Brief:
In the lines below, count those containing the word "resultados" and give the number alone.

--- --- ---

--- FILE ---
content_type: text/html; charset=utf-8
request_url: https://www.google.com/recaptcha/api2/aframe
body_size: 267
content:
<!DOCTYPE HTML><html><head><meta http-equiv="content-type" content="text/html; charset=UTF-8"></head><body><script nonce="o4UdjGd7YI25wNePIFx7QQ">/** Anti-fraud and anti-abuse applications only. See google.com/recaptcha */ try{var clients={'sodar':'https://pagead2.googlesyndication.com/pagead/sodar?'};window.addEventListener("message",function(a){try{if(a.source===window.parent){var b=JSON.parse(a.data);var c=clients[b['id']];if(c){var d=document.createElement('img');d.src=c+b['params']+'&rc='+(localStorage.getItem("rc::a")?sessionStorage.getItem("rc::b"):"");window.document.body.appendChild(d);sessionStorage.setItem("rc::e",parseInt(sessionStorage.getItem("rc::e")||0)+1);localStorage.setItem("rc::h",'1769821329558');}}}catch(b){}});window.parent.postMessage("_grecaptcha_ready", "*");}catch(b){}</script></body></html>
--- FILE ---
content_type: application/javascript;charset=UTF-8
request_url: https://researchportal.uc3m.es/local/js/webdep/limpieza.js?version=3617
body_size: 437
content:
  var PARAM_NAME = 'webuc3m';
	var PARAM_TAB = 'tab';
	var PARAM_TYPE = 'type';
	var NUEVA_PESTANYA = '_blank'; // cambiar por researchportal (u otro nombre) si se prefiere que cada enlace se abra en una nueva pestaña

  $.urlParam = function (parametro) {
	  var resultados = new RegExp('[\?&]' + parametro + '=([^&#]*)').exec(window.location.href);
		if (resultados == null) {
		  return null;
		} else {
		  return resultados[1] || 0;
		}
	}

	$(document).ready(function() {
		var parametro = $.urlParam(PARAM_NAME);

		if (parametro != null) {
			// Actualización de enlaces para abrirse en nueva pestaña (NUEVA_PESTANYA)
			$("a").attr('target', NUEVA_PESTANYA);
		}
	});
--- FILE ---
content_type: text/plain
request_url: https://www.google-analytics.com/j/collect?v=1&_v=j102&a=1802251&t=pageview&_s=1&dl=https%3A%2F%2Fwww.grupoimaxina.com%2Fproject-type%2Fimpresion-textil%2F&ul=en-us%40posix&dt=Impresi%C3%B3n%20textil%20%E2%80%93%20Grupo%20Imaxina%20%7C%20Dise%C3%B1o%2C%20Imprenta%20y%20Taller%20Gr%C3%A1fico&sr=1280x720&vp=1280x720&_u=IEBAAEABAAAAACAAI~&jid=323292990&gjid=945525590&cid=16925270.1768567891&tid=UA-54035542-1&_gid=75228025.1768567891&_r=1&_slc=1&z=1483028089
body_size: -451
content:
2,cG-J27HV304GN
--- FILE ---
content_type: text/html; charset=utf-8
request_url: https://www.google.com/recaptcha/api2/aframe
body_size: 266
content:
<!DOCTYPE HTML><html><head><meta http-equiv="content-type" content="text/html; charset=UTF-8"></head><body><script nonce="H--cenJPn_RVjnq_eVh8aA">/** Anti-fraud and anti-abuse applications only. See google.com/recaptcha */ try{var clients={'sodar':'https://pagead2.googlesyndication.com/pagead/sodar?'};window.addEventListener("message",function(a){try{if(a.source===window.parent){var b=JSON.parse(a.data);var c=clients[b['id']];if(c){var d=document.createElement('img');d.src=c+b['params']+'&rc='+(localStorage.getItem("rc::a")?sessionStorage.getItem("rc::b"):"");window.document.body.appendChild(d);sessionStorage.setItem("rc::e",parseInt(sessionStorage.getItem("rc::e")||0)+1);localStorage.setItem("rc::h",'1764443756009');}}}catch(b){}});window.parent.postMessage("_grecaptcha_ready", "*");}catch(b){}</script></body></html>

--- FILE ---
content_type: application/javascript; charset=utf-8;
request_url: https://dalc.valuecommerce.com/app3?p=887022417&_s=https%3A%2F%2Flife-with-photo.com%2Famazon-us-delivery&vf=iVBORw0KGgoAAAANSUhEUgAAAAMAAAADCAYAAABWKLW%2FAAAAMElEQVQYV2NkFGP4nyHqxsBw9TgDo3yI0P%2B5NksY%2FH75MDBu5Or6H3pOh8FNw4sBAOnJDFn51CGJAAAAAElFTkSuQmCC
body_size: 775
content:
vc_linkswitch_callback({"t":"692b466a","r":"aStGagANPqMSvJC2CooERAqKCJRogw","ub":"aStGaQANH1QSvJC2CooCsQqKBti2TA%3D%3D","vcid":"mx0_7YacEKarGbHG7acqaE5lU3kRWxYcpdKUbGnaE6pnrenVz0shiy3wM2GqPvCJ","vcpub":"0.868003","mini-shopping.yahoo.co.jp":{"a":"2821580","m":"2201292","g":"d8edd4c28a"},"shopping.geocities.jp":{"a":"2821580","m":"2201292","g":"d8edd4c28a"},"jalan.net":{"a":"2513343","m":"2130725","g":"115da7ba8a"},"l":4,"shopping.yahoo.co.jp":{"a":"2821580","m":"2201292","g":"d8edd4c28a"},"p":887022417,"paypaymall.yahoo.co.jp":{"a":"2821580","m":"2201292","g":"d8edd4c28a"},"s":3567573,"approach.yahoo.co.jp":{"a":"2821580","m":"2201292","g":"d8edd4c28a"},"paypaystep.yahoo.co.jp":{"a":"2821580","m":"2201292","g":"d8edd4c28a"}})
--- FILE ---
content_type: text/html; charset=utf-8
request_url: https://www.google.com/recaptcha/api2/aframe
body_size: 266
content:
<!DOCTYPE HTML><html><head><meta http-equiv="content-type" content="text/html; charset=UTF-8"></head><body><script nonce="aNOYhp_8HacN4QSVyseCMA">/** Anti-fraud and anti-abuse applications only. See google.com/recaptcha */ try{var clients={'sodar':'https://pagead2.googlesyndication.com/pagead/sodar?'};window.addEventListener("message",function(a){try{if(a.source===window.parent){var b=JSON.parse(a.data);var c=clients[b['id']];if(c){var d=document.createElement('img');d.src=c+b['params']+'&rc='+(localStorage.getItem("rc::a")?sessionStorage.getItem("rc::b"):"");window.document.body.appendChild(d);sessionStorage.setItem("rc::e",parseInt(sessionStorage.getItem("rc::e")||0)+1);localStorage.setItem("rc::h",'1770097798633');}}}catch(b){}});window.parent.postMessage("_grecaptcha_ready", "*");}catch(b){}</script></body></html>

--- --- ---

Reply to the task:
3